New Year Special Limited Time 70% Discount Offer - Ends in 0d 00h 00m 00s - Coupon code: cramtick70

Databricks-Certified-Professional-Data-Scientist Databricks Certified Professional Data Scientist Exam Questions and Answers

Questions 4

Select the correct statement which applies to Principal component analysis (PCA)

Options:

A.

Is a mathematical procedure that transforms a number of (possibly) correlated variables into a (smaller) number of uncorrelated variables.

B.

Is a mathematical procedure that transforms a number of (possibly) correlated variables into a (higher) number of uncorrelated variables

C.

Increase the dimensionality of the data set.

D.

1 and 3 are correct

E.

1 and 2 are correct

Buy Now
Questions 5

You are having 1000 patients' data with the height and age. Where age in years and height in meters. You wanted to create cluster using this two attributes. You wanted to have near equal effect for both the age and height while creating the cluster. What you can do?

Options:

A.

You will be adding height with the numeric value 100

B.

You will be converting each height value to centimeters

C.

You will be dividing both age and height with their respective standard deviation

D.

You will be taking square root of height

Buy Now
Questions 6

Suppose you have been given two Random Variables X and Y, whose joint distribution is already known, the marginal distribution of X is simply the probability distribution of X averaging over information about Y. It is the probability distribution of X when the value of Y is not known. So how do you calculate the marginal distribution of X

Options:

A.

This is typically calculated by summing the joint probability distribution over Y.

B.

This is typically calculated by integrating the joint probability distribution over Y

C.

This is typically calculated by summing (In case of discrete variable) the joint probability distribution over Y

D.

This is typically calculated by integrating(ln case of continuous variable) the joint probability distribution over Y.

Buy Now
Questions 7

Find out the classifier which assumes independence among all its features?

Options:

A.

Neural networks

B.

Linear Regression

C.

Naive Bayes

D.

Random forests

Buy Now
Questions 8

Which technique you would be using to solve the below problem statement? "What is the probability that individual customer will not repay the loan amount?"

Options:

A.

Classification

B.

Clustering

C.

Linear Regression

D.

Logistic Regression

E.

Hypothesis testing

Buy Now
Questions 9

What describes a true limitation of Logistic Regression method?

Options:

A.

It does not handle redundant variables well.

B.

It does not handle missing values well.

C.

It does not handle correlated variables well.

D.

It does not have explanatory values.

Buy Now
Questions 10

Select the correct problems which can be solved using SVMs

Options:

A.

SVMs are helpful in text and hypertext categorization

B.

Classification of images can also be performed using SVMs

C.

SVMs are also useful in medical science to classify proteins with up to 90% of the compounds classified correctly

D.

Hand-written characters can be recognized using SVM

Buy Now
Questions 11

Regularization is a very important technique in machine learning to prevent overfitting.
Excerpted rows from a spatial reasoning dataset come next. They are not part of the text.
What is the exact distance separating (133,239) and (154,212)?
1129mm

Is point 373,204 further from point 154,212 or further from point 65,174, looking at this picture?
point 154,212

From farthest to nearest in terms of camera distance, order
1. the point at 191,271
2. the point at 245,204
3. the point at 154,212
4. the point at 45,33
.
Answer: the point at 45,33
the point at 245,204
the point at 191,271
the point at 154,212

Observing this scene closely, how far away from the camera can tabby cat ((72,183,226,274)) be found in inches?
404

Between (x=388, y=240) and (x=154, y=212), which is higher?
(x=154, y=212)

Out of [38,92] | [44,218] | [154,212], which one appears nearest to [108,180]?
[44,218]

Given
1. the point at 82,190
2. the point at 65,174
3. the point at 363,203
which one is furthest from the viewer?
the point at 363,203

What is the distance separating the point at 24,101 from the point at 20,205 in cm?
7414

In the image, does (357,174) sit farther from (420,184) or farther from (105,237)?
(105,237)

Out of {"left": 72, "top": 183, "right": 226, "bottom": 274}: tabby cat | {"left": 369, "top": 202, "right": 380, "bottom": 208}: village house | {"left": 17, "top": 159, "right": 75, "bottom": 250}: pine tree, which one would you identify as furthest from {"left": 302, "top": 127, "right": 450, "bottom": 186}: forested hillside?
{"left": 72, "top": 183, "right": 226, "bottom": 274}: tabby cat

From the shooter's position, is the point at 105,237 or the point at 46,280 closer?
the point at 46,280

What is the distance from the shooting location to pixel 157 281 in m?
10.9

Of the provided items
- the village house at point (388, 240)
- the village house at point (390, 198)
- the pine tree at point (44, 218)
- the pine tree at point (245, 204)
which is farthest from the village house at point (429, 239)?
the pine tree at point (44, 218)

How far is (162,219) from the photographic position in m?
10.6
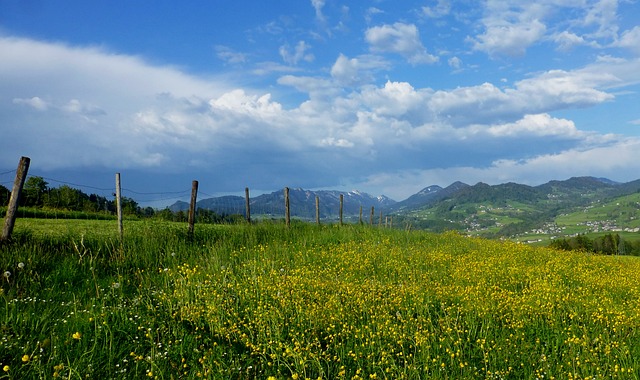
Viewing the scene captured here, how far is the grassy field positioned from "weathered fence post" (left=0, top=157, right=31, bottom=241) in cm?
45

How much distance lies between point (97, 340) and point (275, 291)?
3605 mm

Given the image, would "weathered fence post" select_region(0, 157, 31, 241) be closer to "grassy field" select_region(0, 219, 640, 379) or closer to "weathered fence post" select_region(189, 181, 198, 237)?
"grassy field" select_region(0, 219, 640, 379)

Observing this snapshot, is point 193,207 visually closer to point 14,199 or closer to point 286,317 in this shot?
point 14,199

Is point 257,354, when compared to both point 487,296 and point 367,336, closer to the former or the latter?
point 367,336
Mathematically speaking, it adds a regularization term in order to prevent the coefficients to fit so perfectly to overfit. The difference between the L1 and L2 is...

Options:

A.

L2 is the sum of the square of the weights, while L1 is just the sum of the weights

B.

L1 is the sum of the square of the weights, while L2 is just the sum of the weights

C.

L1 gives Non-sparse output while L2 gives sparse outputs

D.

None of the above

Buy Now
Questions 12

Refer to image below

Options:

A.

Option A

B.

Option B

C.

Option C

D.

Option D

Buy Now
Questions 13

Which of the following are advantages of the Support Vector machines?

Options:

A.

Effective in high dimensional spaces.

B.

it is memory efficient

C.

possible to specify custom kernels

D.

Effective in cases where number of dimensions is greater than the number of samples

E.

Number of features is much greater than the number of samples, the method still give good performances

F.

SVMs directly provide probability estimates

Buy Now
Questions 14

Suppose you have been given a relatively high-dimension set of independent variables and you are asked to come up with a model that predicts one of Two possible outcomes like "YES" or "NO", then which of the following technique best fit.

Options:

A.

Support vector machines

B.

Naive Bayes

C.

Logistic regression

D.

Random decision forests

E.

All of the above

Buy Now
Questions 15

Select the correct statement which applies to logistic regression

Options:

A.

Computationally inexpensive, easy to implement knowledge representation easy to interpret

B.

May have low accuracy

C.

Works with Numeric values

D.

Only 1 and 3 are correct

E.

All 1, 2 and 3 are correct

Buy Now
Questions 16

Which of the following statement true with regards to Linear Regression Model?

Options:

A.

Ordinary Least Square can be used to estimates the parameters in linear model

B.

In Linear model, it tries to find multiple lines which can approximate the relationship between the outcome and input variables.

C.

Ordinary Least Square is a sum of the individual distance between each point and the fitted line of regression model.

D.

Ordinary Least Square is a sum of the squared individual distance between each point and the fitted line of regression model.

Buy Now
Questions 17

Suppose there are three events then which formula must always be equal to P(E1|E2,E3)?

Options:

A.

P(E1,E2,E3)P(E1)/P(E2:E3)

B.

P(E1,E2;E3)/P(E2,E3)

C.

P(E1,E2|E3)P(E2|E3)P(E3)

D.

P(E1,E2|E3)P(E3)

E.

P(E1,E2,E3)P(E2)P(E3)

Buy Now
Questions 18

A website is opened 3 times by a user. What is the probability of he clicks 2 times the advertisement, is best calculated by

Options:

A.

Binomial

B.

Poisson

C.

Normal

D.

Any of the above

Buy Now
Questions 19

A problem statement is given as below

Hospital records show that of patients suffering from a certain disease, 75% die of it. What is the probability that of 6 randomly selected patients, 4 will recover?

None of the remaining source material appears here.